Marie à une importance toute particulière car son histoire nous conduit à Dieu. Mais l’intéressant ici à constater est dans cette « répétition » pendant des siècles d’une « …médiatrice entre le monde céleste et le monde terrestre… ». Dans son ouvrage « Réponse à Job » (1952), et bien qu’il s’adresse plutôt au discours catholique, C. G. Jung écrit que la perception de Marie par les chrétiens satisfait « aux besoins de l’archétype », signifiant par là, selon une lecture psychanalytique et non-chrétienne, que le propos mariologique traduit « un archétype majeur de l’inconscient collectif ».

Tout cela ne nous permet pas pour autant d’être aisément précise quant au lien a déterminer entre une telle entité féminine, au sein d’un panthéon, dans la région méditerranéenne proche-orientale où les noms de femmes restent malgré tout assez nombreux, et la Vierge Marie.
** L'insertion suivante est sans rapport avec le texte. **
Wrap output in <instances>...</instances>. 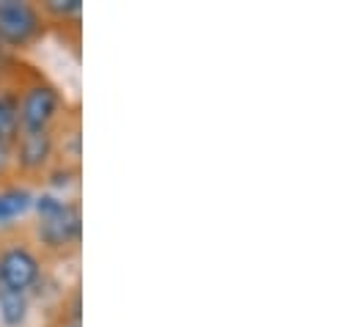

Qu’il s’agisse de Gaia la première déesse, la « matière première », ou de Tiamat la babylonienne, la « déesse des premiers temps », en passant par Ishtar, déesse assyro-mésopotamienne de type agraire, qui endosse avec le temps le rôle de « Déesse-Mère », assimilée à toutes les divinités féminines mésopotamiennes. Ishtar, que l’on retrouve peut-être chez les Phéniciens de Tyr sous le nom d’Ashtart, ou à Baalbeck nommée Atargatis, puissante et féconde Déesse-Mère, perçue parfois comme l’épouse du dieu Baal. Sans oublier Baalat (Astarté), vénérée à Byblos pour être la Déesse-Mère, qui prodigue l’amour, la fécondité, la maternité, la fertilité…, ou Elat (Ashtart) de Sidon.

De plus en allant plus loin au sud de cette zone proche-orientale, et parce que les temps sont encore très anciens, nous voulons aussi considérer Isis l’égyptienne. Sœur et femme d’Osiris, dont elle reconstitue le corps après qu’il ait été découpé par leur frère en quatorze morceaux, elle aura de lui un fils appelé Horus. Symbole de la féminité, Isis donne lieu à un culte qui ira bien au-delà des frontières de l’Egypte pour investir le monde grec puis le monde romain. Et il semblerait que ce soit moins les intellectuels de l’époque que la piété populaire qui ait permis la grande diffusion de ce culte. On donnera ainsi a Isis plusieurs noms, comme « la Mère des étoiles » ou « la Procréatrice universelle ».

La force d’impact de cette « super-déesse » – car elle sera évoquée jusque pendant les croisades comme une possible image originelle qui aurait présidé à la création de la Vierge allaitante (Maria lactans) et de celle des Vierges Noire – est telle, semble-t-il, qu’Isis s’intègre à la cosmogonie de populations lettrées, intellectuelles et savantes, qui constitueront les ferments culturels des mondes modernes monothéistes. De ce fait, et au-delà de toutes les divinités déjà citées, elle est peut-être celle à considérer comme la représentation par laquelle la transition serait possible à imaginer, comme l’un des « chaînons manquants » entre des cultes archaïques dédiés à des idoles multiples et un monothéisme, hébraïque d’abord puis christianisé, qui redonne ainsi à une figure féminine essentielle le rôle de Mère du Divin, puis de Mère de l’humanité. Comme la reconnaissance malgré tout de la « puissance symbolique de la Vierge-Mère en tant que figure féminine idéale ». La Vierge à l’Enfant nous apparaît alors comme un point d’orgue réunissant la Mère de Dieu et la Mère des hommes.